What to produce:
Continue the forum post about libertarianism and government after its last sentence.

[quote]DrSkeptix wrote:
As I was saying…if you care to read the accompanying text…
“As Somalia awaits a new government which its people hope will restore stability after years of anarchy…”
These happy faces are captured after a government has been “cruelly imposed on them, as organized violence, or at the point of a gun” (the rot as orion would have it).
Nope, I agree with tb…government is a good thing–among other good things–especially when one has witnessed people suffering by its absence.[/quote]
Yes, I read all the text and looked at all the pictures.
Thank you for mentioning Mogadishu: it moved me to look for that link.
I am only now beginning to look into “Libertarianism”.
There was a test a few years ago here on Tnation where one would score where they fell in the political spectrum of conservative, liberal, libertarian, etc.
I took it for fun since I have no political identification.
I scored as libertarian. After a break from reading on Tnation ( I moved to the USA 2 1/2 years ago and I am getting to know my third culture before I feel I can open my mouth to comment on anything here ) I return and see a lot more about libertarians.
I am curious. I have no formed opinions since I do not have enough facts nor personal experience to do so.
My understanding is that there has never been a libertarian “government” or system in any nation in history, is that correct?
From your knowledge of politics, why do you equate libertarianism with anarchy? My understanding was that this so called “free market” would not necessarily mean a spider state ( your play on words “arachnids with anarchids” made me laugh, by the way, very clever! ).

Stored items
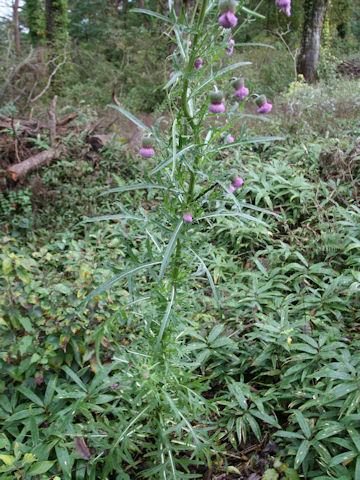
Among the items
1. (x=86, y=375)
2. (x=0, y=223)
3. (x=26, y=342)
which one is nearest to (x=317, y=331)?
(x=86, y=375)

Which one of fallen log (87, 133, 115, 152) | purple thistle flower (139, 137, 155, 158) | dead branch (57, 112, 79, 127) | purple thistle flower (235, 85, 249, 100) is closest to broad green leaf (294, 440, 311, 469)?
purple thistle flower (139, 137, 155, 158)

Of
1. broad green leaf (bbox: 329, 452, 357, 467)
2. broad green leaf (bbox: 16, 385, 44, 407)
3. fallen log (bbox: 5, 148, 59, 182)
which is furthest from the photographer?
fallen log (bbox: 5, 148, 59, 182)

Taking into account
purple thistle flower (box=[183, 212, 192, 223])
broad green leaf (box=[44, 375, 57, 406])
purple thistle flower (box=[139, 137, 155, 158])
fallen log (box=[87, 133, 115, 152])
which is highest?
purple thistle flower (box=[139, 137, 155, 158])

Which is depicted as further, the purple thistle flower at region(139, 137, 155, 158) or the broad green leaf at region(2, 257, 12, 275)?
the broad green leaf at region(2, 257, 12, 275)

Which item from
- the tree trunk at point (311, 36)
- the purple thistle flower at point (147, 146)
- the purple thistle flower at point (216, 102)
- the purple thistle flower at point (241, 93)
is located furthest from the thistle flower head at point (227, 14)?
the tree trunk at point (311, 36)

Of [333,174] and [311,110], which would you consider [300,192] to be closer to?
[333,174]

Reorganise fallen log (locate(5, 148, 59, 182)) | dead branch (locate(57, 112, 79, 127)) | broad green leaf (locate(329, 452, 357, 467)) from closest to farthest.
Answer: broad green leaf (locate(329, 452, 357, 467)) → fallen log (locate(5, 148, 59, 182)) → dead branch (locate(57, 112, 79, 127))

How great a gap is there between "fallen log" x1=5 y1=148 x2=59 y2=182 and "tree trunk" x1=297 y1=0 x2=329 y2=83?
246 inches

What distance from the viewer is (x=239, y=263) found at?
10.9 feet

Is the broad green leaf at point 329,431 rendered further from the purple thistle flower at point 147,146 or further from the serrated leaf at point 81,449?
the purple thistle flower at point 147,146

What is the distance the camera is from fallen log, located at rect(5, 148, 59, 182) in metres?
4.33

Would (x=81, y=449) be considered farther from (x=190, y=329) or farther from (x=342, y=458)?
(x=342, y=458)

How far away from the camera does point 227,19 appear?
1.26 metres

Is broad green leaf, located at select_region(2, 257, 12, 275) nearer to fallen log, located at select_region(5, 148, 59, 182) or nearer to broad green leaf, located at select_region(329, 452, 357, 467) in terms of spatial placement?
broad green leaf, located at select_region(329, 452, 357, 467)
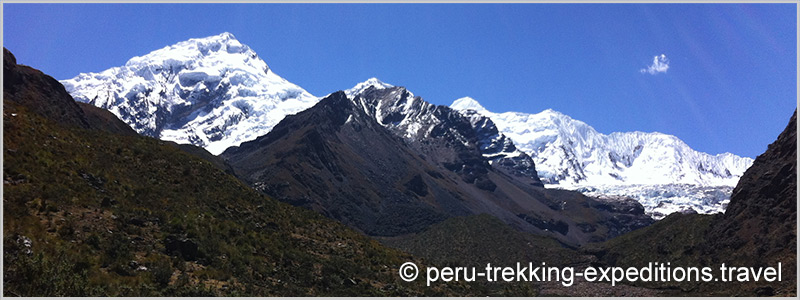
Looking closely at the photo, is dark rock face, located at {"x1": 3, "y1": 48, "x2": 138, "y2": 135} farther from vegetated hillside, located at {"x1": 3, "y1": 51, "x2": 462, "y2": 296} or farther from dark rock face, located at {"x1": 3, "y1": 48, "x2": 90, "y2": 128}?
vegetated hillside, located at {"x1": 3, "y1": 51, "x2": 462, "y2": 296}

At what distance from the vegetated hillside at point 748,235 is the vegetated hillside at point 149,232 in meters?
72.3

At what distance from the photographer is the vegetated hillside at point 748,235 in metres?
114

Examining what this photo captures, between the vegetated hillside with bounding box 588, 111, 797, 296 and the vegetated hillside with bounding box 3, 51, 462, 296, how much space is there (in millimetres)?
72300

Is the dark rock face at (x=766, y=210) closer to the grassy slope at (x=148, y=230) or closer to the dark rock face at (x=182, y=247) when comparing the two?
the grassy slope at (x=148, y=230)

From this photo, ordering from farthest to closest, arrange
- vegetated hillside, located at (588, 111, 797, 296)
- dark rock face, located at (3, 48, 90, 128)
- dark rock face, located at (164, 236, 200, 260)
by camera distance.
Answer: dark rock face, located at (3, 48, 90, 128) → vegetated hillside, located at (588, 111, 797, 296) → dark rock face, located at (164, 236, 200, 260)

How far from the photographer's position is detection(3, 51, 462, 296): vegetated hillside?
3450 cm

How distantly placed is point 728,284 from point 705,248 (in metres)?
33.7

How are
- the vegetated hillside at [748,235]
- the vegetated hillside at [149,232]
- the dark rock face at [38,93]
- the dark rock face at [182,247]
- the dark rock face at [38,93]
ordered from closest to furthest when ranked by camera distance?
the vegetated hillside at [149,232] < the dark rock face at [182,247] < the vegetated hillside at [748,235] < the dark rock face at [38,93] < the dark rock face at [38,93]

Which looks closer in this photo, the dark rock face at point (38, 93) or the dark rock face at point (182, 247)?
the dark rock face at point (182, 247)

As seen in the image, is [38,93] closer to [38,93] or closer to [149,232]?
[38,93]

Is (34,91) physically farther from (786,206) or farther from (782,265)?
(786,206)

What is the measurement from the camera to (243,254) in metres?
47.2

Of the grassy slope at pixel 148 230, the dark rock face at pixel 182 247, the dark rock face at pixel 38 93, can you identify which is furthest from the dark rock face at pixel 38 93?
the dark rock face at pixel 182 247

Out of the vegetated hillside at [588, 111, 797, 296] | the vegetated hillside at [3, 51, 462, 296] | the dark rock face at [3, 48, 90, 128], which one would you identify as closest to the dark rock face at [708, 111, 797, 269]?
the vegetated hillside at [588, 111, 797, 296]
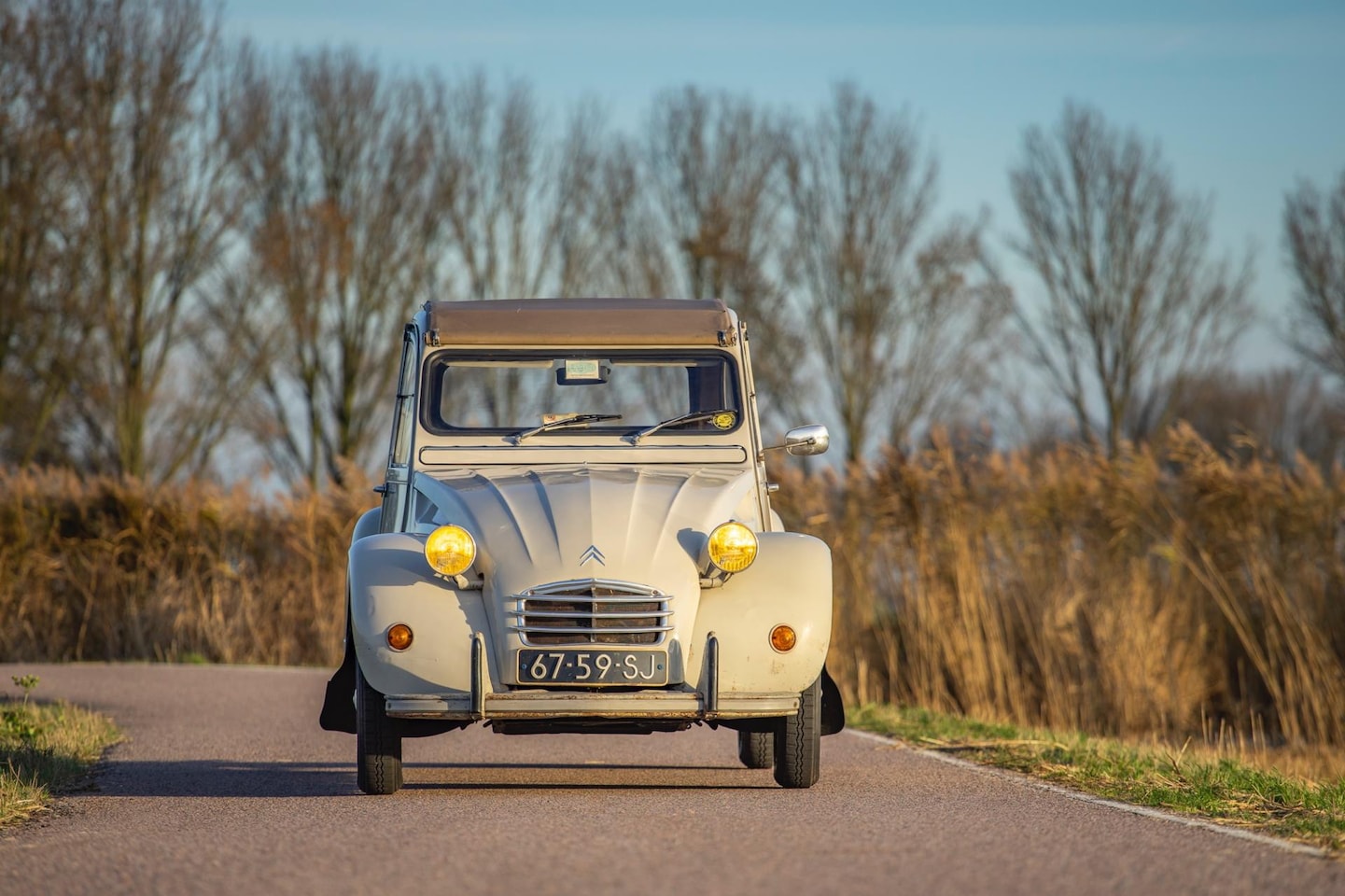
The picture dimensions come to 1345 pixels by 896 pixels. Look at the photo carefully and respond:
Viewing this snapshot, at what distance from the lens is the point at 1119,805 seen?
7324 mm

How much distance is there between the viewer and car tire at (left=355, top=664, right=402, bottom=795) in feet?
24.6

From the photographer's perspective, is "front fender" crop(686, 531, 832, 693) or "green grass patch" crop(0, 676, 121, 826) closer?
"front fender" crop(686, 531, 832, 693)

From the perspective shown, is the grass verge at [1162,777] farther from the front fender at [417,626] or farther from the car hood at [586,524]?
the front fender at [417,626]

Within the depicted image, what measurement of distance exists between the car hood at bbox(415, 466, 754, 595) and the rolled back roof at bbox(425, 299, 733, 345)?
112 cm

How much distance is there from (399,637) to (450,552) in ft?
1.35

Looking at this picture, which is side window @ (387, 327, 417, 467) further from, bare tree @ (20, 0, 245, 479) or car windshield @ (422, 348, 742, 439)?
bare tree @ (20, 0, 245, 479)

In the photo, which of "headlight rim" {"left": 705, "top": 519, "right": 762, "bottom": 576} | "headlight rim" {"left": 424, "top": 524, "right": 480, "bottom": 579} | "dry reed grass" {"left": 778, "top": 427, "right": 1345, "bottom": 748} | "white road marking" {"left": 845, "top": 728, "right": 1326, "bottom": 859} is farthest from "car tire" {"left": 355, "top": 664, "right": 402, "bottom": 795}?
"dry reed grass" {"left": 778, "top": 427, "right": 1345, "bottom": 748}

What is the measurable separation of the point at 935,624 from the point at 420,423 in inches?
247

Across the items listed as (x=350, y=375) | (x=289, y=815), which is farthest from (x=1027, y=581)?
(x=350, y=375)

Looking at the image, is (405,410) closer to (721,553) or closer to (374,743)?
(374,743)

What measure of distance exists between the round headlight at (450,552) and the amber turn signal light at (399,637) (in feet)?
0.90

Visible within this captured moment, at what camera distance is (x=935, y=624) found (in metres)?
13.8

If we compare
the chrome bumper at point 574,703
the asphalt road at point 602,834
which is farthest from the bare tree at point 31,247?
the chrome bumper at point 574,703

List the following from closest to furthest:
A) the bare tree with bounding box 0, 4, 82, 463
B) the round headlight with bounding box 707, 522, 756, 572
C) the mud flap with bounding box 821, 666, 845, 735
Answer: the round headlight with bounding box 707, 522, 756, 572 → the mud flap with bounding box 821, 666, 845, 735 → the bare tree with bounding box 0, 4, 82, 463
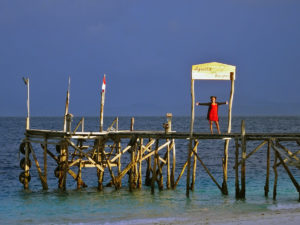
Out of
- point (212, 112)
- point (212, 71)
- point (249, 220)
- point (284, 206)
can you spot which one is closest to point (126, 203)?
point (212, 112)

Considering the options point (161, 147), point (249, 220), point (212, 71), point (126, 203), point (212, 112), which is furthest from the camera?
point (161, 147)

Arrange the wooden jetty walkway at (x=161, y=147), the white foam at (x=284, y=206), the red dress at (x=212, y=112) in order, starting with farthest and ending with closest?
the red dress at (x=212, y=112), the wooden jetty walkway at (x=161, y=147), the white foam at (x=284, y=206)

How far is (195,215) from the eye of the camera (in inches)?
763

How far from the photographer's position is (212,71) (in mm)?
22391

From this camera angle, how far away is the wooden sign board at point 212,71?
2214 centimetres

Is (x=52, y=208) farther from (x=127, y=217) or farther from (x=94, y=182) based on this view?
(x=94, y=182)

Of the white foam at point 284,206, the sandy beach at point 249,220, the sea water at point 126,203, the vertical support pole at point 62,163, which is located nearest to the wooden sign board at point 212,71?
the sea water at point 126,203

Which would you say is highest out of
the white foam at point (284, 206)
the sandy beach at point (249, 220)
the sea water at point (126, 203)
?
the sandy beach at point (249, 220)

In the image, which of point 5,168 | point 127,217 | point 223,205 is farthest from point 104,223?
point 5,168

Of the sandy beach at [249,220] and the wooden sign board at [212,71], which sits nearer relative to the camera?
the sandy beach at [249,220]

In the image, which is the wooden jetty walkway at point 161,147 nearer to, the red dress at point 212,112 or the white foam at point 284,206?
the red dress at point 212,112

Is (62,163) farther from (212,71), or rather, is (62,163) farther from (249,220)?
(249,220)

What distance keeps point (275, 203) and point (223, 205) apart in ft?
7.11

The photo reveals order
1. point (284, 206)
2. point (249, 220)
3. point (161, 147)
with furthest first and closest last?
point (161, 147), point (284, 206), point (249, 220)
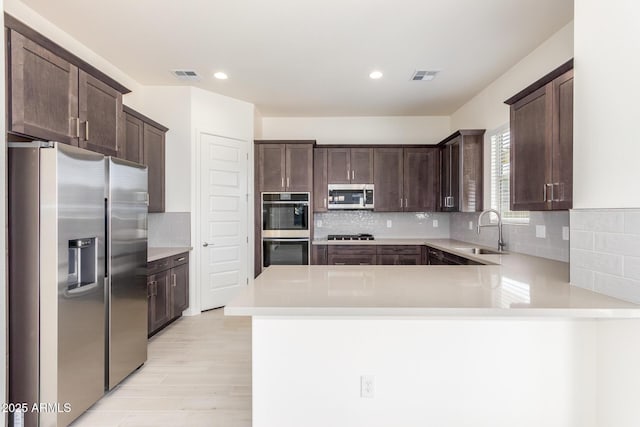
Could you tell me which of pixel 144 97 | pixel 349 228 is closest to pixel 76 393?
pixel 144 97

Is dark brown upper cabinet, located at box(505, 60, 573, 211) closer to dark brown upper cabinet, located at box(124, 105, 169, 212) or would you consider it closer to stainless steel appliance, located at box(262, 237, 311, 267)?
stainless steel appliance, located at box(262, 237, 311, 267)

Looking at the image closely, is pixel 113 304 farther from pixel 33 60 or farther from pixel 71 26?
pixel 71 26

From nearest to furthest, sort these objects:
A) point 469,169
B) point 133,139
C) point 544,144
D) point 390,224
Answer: point 544,144 → point 133,139 → point 469,169 → point 390,224

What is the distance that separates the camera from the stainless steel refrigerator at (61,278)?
1810 mm

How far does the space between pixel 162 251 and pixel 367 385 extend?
9.74 feet

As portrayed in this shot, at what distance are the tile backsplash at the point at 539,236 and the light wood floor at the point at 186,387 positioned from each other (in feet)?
9.02

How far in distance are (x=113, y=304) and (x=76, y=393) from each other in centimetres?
55

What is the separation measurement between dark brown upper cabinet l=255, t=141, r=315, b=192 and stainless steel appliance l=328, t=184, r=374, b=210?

Response:
As for the happy faces: I grew up in Brazil until I was 18. Those happy faces can be witnessed in spite of massive base suffering with no sign of relief from a “government”.
They did seem to retain a simple form of joy, because even though their common necessities had been taken away from them ( or just never there in the first place ) they still managed to pull a genuine smile at the site of another human face that showed an interest on them.
That taught me more about life than my government “protected” comfortable upbringing.
I witnessed that kind of suffering in the shanty towns of Brazilian society. It was like crossing into a parallel universe.
In spite of a lack of basic rights a simple and basic joy still remains.
By contrast, in spite of all the freedoms Americans enjoy, I have encountered a vacuum in people here that when it is not filled with bitterness and hostility ( mostly the women ), apathy ( mostly the men ) it has taken the lives of people from within.
I witness suffering daily in the presence of government, and this is my third culture.
There is a thread right now on GAL which is extremely sad for me to read: there is a young, beautiful, strong male that is asking for help because he doesn’t want to wake up anymore. There is another like him in the Army, in his avatar holding a riffle, with everything to live for and talking about feelings of suicide and being on medication to stabilize him. Sadly there are many others. One English one American.
And I have now lived in both countries long enough to have witnessed their pain.
It is real, and it does touch me.
That too, is suffering, in the presence of government.
So, I disagree with TB, government is not a good thing, and I have now repeated experienced in three different governments which became progressively bigger; and the bigger it has gotten, the worse and the uglier it gets albeit in an insidious way.
It may not be violence from anarchy but it is violation from bureaucracy.